**Instructions to follow**: Print the lines of the records below exactly as they appear, from the line containing "As captured in" through the line containing "2802 inches", including both of those lines.

— START Provided records —

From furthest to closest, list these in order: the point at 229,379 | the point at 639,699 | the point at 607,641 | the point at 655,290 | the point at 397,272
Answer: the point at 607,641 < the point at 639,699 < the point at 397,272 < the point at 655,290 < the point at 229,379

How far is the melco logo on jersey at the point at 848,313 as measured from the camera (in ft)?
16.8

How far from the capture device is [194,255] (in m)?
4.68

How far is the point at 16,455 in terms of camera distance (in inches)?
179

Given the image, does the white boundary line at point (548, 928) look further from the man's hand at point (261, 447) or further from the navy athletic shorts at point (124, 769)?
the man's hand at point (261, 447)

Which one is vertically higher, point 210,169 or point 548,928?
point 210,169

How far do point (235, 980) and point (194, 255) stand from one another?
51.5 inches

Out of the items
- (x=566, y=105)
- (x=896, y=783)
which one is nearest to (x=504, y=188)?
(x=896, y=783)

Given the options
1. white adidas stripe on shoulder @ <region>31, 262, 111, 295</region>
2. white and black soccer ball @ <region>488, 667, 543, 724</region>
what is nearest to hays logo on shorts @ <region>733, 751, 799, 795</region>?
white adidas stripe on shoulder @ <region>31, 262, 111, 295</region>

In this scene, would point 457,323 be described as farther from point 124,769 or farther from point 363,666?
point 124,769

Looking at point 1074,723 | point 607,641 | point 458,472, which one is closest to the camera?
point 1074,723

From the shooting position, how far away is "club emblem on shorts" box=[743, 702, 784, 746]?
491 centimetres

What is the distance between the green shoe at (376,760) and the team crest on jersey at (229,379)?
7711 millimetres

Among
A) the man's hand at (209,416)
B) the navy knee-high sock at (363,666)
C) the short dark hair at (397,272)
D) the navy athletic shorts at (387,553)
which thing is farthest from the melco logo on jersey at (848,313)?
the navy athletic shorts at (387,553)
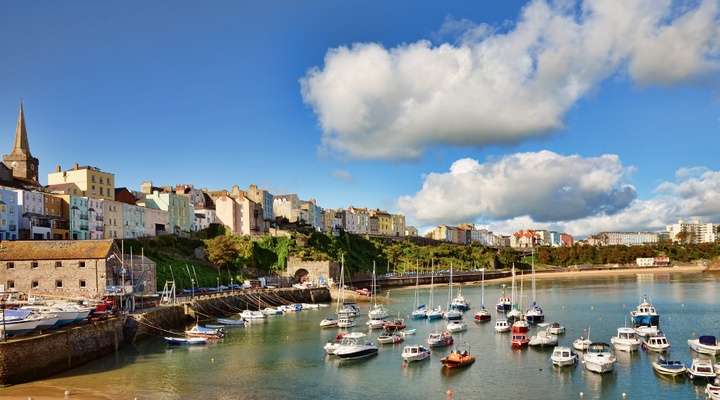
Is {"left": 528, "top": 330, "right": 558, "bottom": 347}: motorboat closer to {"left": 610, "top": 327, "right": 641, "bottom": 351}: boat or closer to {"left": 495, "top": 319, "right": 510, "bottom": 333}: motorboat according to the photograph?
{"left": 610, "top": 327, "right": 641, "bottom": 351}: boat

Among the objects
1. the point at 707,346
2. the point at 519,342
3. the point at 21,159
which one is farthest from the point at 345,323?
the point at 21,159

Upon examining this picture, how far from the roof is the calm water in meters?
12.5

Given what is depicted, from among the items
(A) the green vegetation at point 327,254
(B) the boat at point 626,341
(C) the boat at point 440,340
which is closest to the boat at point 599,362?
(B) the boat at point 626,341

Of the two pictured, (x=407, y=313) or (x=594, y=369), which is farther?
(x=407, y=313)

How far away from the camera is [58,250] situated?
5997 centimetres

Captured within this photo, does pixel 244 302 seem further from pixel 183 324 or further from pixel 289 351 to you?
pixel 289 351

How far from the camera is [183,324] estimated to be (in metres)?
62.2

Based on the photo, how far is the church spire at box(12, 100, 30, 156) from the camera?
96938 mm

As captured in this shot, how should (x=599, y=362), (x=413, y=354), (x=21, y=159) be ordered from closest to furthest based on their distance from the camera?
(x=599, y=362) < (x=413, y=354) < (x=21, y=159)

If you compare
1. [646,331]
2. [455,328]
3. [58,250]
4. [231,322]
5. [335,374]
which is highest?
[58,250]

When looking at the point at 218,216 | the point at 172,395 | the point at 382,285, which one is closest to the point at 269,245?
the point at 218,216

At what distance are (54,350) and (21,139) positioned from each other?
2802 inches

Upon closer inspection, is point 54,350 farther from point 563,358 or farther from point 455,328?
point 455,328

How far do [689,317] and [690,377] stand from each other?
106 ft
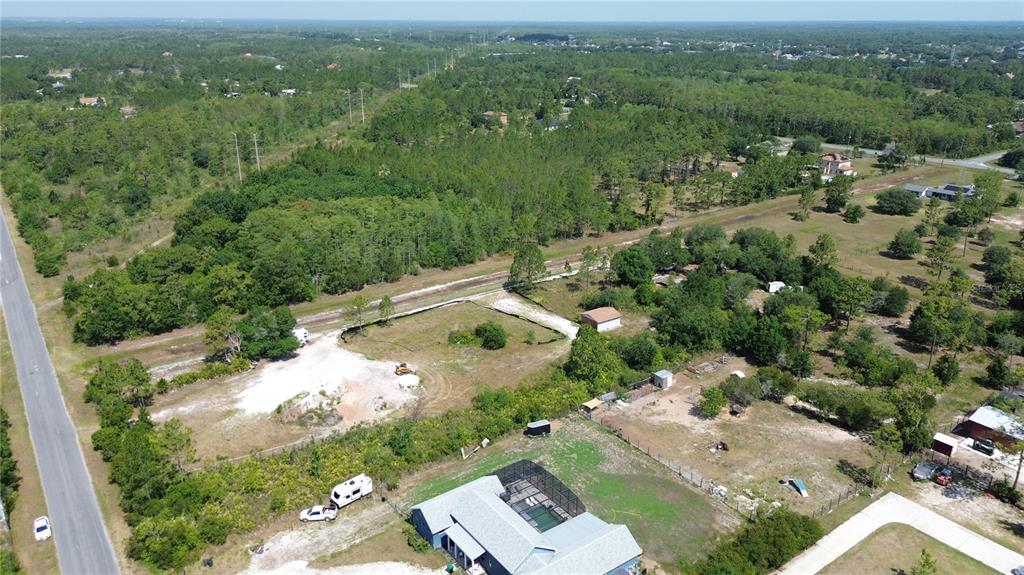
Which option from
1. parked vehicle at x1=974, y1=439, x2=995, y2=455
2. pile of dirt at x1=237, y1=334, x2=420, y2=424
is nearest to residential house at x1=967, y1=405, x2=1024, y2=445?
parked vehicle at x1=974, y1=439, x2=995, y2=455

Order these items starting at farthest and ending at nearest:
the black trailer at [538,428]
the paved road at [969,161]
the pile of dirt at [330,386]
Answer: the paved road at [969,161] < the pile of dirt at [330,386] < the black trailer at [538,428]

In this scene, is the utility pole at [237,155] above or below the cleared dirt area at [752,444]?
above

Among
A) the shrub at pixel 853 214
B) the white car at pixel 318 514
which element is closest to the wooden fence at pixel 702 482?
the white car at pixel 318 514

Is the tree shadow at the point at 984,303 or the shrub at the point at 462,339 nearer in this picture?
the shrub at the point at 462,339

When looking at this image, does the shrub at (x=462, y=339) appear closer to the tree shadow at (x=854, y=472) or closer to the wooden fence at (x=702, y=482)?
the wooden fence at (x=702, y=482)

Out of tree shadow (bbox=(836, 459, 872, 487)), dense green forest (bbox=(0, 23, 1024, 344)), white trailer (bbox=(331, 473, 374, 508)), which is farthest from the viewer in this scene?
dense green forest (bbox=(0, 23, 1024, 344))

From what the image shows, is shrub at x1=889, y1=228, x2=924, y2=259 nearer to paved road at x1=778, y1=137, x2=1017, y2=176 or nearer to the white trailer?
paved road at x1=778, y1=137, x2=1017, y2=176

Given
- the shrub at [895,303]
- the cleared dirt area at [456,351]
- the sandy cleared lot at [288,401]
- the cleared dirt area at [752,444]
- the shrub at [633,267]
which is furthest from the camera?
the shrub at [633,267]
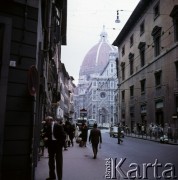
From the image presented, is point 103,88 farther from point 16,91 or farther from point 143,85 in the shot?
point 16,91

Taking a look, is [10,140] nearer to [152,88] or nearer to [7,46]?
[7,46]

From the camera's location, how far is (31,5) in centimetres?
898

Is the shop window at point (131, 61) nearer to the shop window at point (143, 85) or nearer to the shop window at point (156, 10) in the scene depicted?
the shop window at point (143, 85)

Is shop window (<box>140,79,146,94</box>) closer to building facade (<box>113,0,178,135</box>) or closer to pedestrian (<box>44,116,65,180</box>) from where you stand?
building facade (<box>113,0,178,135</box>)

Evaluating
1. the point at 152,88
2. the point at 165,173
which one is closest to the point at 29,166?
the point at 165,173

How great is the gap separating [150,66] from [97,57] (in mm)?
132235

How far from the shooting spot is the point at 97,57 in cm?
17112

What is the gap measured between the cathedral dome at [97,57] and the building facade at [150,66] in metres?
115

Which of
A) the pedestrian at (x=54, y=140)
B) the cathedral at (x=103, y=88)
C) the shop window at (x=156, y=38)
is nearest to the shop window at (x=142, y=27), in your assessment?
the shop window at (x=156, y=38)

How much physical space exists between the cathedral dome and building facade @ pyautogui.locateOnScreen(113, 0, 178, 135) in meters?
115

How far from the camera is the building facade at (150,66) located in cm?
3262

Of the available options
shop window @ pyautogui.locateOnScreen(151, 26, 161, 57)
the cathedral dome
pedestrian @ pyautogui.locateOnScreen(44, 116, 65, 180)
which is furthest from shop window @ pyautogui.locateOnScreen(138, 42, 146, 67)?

— END Provided records —

**Answer for the task**:
As captured in this shot, how should (x=599, y=362), (x=413, y=354), (x=21, y=159) be ordered from closest to furthest based on their distance from the camera?
(x=599, y=362) < (x=413, y=354) < (x=21, y=159)

If you compare
1. [646,331]
2. [455,328]
3. [58,250]
4. [231,322]
5. [335,374]
which is highest?
[58,250]

When looking at the point at 218,216 | the point at 172,395 | the point at 382,285, which one is closest to the point at 269,245?
the point at 218,216

At what distance are (54,350) and (21,139) positioned from each other?
2802 inches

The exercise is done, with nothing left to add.